#### Set problem
Copy out everything from "Gallium phosphide is" down to "for LED engineering." in the gallium phosphide text below.

Density-functional investigation of the electronic structure at surfaces and interfaces of gallium phosphide

Gallium phosphide is a compound semiconductor with an indirect band gap of 2.26 eV. It is commonly employed for manufacturing low-cost red, orange, and green light-emitting diodes (LEDs) with low to medium brightness. As pure material GaP is transparent for yellow and red light, thus GaP is a better suited as substrate for GaAsP LEDs than GaAs. GaP itself may also be employed as active LED material, which emits green light in the pure phase and shifts to yellow-green upon nitrogen-doping and further to the red by doping with zinc-oxide. Thus, GaP thin films on cheaper silicon substrates promise a high application potential for LED engineering.
The present study addresses both material discontinuities which occur at the boundaries of such a GaP thin functional layer, the surface and the interface with the silicon substrate. Density-functional calculations have been performed with the pseudopotential plane-wave code ABINIT [1]. The most stable (001) surface is P-terminated and exhibits the formation of P dimers in analogy with the common (1x1)-, (2x1)-, and c(4x2)-symmetric reconstructions known for the Si(001) surface. Those reconstructions give rise to STM patterns with differing symmetries, especially when terminated by additional hydrogen atoms. At the interface with the silicon substrate both the Ga-rich and the P-rich terminations of the GaP layer are studied along with partially Si-occupied boundary layers. Substantially negative values of the work of separation are obtained for all investigated interfaces, which indicate the high stability and the low remanent stresses at the GaP-Si interface.

[1] www.abinit.org.

#### Entries shown
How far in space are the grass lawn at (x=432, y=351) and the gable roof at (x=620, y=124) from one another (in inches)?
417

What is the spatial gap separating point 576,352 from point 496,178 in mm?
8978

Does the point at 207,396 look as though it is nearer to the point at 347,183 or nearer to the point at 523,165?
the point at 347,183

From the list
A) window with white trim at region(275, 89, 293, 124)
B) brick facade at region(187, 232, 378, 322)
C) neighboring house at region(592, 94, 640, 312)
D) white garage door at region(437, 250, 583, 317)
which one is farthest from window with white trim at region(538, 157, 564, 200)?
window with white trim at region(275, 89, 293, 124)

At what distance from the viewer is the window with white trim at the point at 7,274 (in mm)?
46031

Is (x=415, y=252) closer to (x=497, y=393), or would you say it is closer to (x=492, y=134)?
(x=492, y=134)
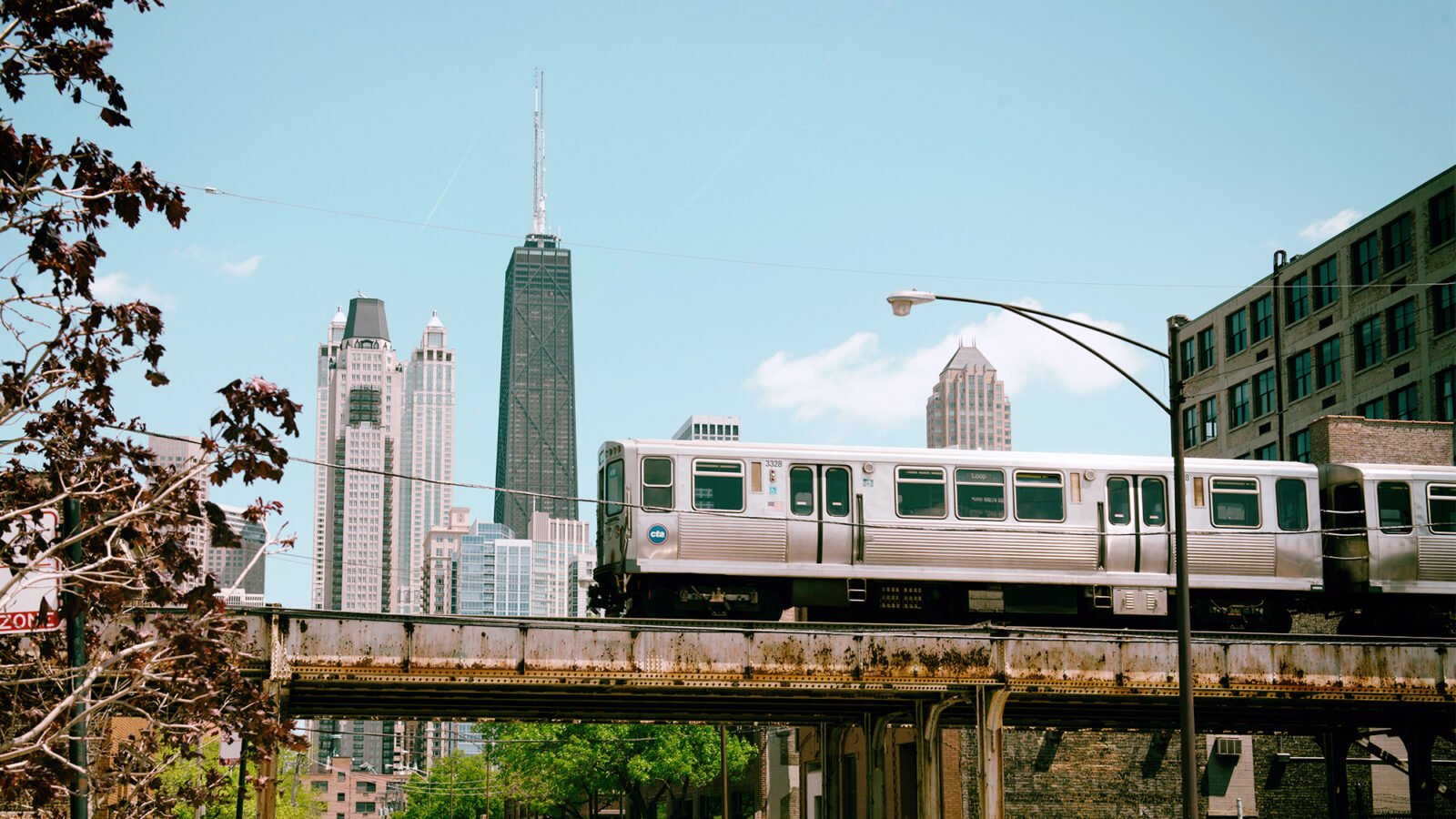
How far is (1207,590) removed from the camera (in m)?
31.6

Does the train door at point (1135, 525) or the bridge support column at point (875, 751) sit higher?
the train door at point (1135, 525)

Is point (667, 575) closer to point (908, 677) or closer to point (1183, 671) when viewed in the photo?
point (908, 677)

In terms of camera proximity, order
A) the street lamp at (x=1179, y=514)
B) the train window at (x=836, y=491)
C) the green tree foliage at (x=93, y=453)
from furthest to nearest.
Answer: the train window at (x=836, y=491), the street lamp at (x=1179, y=514), the green tree foliage at (x=93, y=453)

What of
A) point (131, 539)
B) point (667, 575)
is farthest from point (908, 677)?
point (131, 539)

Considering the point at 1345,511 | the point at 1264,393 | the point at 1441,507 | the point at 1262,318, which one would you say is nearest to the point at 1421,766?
the point at 1441,507

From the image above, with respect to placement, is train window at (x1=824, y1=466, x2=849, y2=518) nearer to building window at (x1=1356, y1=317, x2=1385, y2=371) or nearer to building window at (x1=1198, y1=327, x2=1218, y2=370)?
building window at (x1=1356, y1=317, x2=1385, y2=371)

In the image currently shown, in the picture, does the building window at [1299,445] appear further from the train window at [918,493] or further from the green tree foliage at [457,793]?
the green tree foliage at [457,793]

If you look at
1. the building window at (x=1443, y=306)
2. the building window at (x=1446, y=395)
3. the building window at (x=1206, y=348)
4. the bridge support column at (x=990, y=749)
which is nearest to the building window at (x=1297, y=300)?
the building window at (x=1206, y=348)

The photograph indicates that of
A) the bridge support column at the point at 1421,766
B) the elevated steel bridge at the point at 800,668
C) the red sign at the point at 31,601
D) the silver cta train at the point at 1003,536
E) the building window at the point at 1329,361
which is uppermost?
the building window at the point at 1329,361

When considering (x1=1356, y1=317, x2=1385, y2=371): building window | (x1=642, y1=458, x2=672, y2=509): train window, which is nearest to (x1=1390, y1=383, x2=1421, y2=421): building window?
(x1=1356, y1=317, x2=1385, y2=371): building window

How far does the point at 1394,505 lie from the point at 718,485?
13.8 meters

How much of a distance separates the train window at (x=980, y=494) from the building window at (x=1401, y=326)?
3966cm

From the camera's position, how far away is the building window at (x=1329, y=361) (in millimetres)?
68875

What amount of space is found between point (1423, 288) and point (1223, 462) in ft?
116
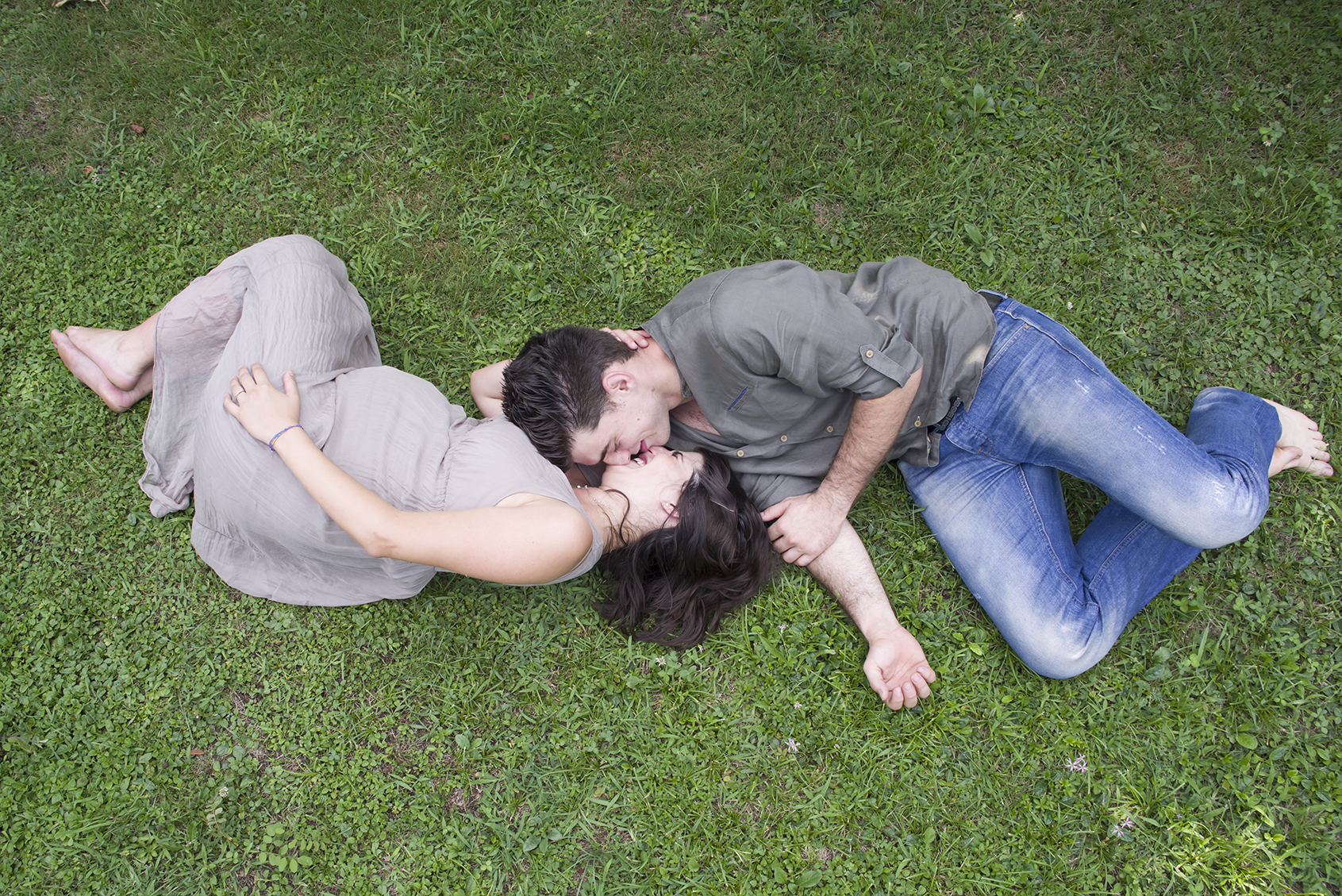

#### Solution to the exercise
Gallium phosphide is a compound semiconductor with an indirect band gap of 2.26 eV. It is commonly employed for manufacturing low-cost red, orange, and green light-emitting diodes (LEDs) with low to medium brightness. As pure material GaP is transparent for yellow and red light, thus GaP is a better suited as substrate for GaAsP LEDs than GaAs. GaP itself may also be employed as active LED material, which emits green light in the pure phase and shifts to yellow-green upon nitrogen-doping and further to the red by doping with zinc-oxide. Thus, GaP thin films on cheaper silicon substrates promise a high application potential for LED engineering.